Thornhill is used not only to get into the city, but also by the Airline bus to London airports and others into the capital.

It is the third smallest of the park and ride car parks, though expansion would take it to within 30 spaces of the current largest at Redbridge.

There are five park and rides around Oxford, but Thornhill is one of only two that are free to park in.

Oxford Bus Company’s managing director Philip Kirk said: “The county council is to be commended for acknowledging the importance of the scheme in difficult financial times.”

Plans to expand the car park were first put forward in 2009 but it is finally going ahead after a Government grant last year.

The expansion will include a trial bike-hire scheme similar to the one introduced by Mayor of London Boris Johnson.


2002: Thornhill Park-and-Ride is expanded to current size.

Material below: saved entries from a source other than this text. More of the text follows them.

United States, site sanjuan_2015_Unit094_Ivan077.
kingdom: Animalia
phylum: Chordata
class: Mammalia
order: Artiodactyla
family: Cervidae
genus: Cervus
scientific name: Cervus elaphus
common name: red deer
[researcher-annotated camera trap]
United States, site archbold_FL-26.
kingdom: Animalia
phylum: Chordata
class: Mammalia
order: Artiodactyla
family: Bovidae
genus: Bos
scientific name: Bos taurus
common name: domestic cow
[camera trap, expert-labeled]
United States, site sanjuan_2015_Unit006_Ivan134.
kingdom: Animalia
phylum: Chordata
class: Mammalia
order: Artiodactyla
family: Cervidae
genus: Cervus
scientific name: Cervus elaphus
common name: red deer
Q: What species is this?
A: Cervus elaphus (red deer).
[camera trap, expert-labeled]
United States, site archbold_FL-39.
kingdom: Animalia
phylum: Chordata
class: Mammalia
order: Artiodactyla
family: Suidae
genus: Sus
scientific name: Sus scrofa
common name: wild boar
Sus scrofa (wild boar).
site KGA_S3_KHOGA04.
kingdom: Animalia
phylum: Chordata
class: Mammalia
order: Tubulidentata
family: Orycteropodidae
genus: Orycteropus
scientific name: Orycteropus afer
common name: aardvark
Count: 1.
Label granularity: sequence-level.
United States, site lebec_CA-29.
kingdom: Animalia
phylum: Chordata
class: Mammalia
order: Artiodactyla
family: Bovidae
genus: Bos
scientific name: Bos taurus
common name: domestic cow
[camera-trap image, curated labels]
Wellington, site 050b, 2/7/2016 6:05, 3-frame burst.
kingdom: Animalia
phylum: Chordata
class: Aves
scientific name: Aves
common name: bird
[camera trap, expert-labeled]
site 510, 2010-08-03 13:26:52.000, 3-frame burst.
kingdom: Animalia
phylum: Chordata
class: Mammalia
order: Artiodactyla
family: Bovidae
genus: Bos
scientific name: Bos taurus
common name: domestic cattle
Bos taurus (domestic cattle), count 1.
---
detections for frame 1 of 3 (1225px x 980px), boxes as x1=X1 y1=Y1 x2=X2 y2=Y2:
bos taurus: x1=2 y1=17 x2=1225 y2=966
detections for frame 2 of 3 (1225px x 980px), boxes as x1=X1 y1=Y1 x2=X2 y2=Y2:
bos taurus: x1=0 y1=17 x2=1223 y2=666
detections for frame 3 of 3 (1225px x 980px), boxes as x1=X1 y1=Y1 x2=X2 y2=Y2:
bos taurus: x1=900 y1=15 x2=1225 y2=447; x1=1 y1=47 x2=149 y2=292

2009:Plans are originally put forward to expand Thornhill by 540 spaces, but a possible charge for commuters to London is put forward.

June 2010: Government cutbacks threaten project, but some urge the county council to proceed for the sake of city’s finances.

Sept 2010: Then-cabinet member for growth and infrastructure Ian Hudspeth puts forward to the county council a multi-million pound package of transport improvements which includes the expansion of Thornhill.

March 2011: County Council given permission to expand, but needs to find £3m.

April 2011: It is suggested Oxford University pays for the expansion as part of its £57m Old Road campus development.

July 2011:Government grant of £5m means the expansion can go ahead and paves way for the “Boris bike” hire scheme.